1 Faculty of Kinesiology, University of Calgary;
2 Department of Medical Sciences, University of Calgary;
3 Department of Pathology and Laboratory Medicine, University of Calgary;
4 Department of Pharmacology & Therapeutics, University of Calgary;
5 Department of Pediatrics, University of Calgary;
6 Calgary Laboratory Services;
7 Department of Information Technologies, University of Calgary, Calgary, Alberta
Corresponding author: Allison A Venner Human Performance Laboratory, Faculty of Kinesiology, University of Calgary, Calgary, Alberta. T2 N 1N4 CANADA. Email: aavenner{at}ucalgary.ca
Objective: The initial discovery of leptin (1994) has given rise to a substantial number of published studies. This study aimed at identifying the published data on the reference ranges of total, free and bound leptin concentration in the healthy prepubertal population.

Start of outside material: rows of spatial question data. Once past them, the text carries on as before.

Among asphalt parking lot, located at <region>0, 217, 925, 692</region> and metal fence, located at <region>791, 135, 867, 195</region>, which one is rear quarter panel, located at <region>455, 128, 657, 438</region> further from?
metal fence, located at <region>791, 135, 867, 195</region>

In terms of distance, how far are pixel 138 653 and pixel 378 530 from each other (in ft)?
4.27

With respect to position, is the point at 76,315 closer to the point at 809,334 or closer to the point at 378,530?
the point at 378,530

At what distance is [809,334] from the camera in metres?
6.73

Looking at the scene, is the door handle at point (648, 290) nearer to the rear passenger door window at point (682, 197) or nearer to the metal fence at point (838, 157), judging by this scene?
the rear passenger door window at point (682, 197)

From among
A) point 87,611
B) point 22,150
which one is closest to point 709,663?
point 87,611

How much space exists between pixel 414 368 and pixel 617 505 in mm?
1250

Methods: A search was conducted on original English language studies published from 1994 to 2005 in the following databases: PubMed (n = 58), EMBASE (n = 4), Biological Abstracts (n = 2) and Science Finder Scholar (n = 66). A cited reference search was completed in Science Citation Index on studies with a leptin range. A meta-analysis was completed on included studies containing a dataset and a sample size for a leptin concentration range and/or mean±standard deviation for a healthy prepubertal population. Preanalytical and analytical variations were examined. Preanalytical variables included aspects such as fasting state and gender, while analytical variation comprised the type of leptin assay methodology.
Results: Twelve studies met the inclusion criteria. One study examined free leptin; 11 studies examined total concentration. No studies reported leptin reference ranges established by Clinical and Laboratory Standards Institute (CLSI) criteria, although four studies reported specific study leptin ranges. The methodology of enzyme-linked immunosorbent assay demonstrated a wider leptin range than radio immunoassay (0.56–36.35 vs. 1.01–12.21 ng/mL). Males had a significantly lower mean leptin concentration than females (P = 0.0006); obese children had a higher concentration than non-obese (P = 0.0001).
Conclusion: No studies have established CLSI-based leptin reference ranges in prepubertal healthy children and there is a wide variation in the published leptin concentrations. These differences suggest that caution should be used in the interpretation and comparison between studies.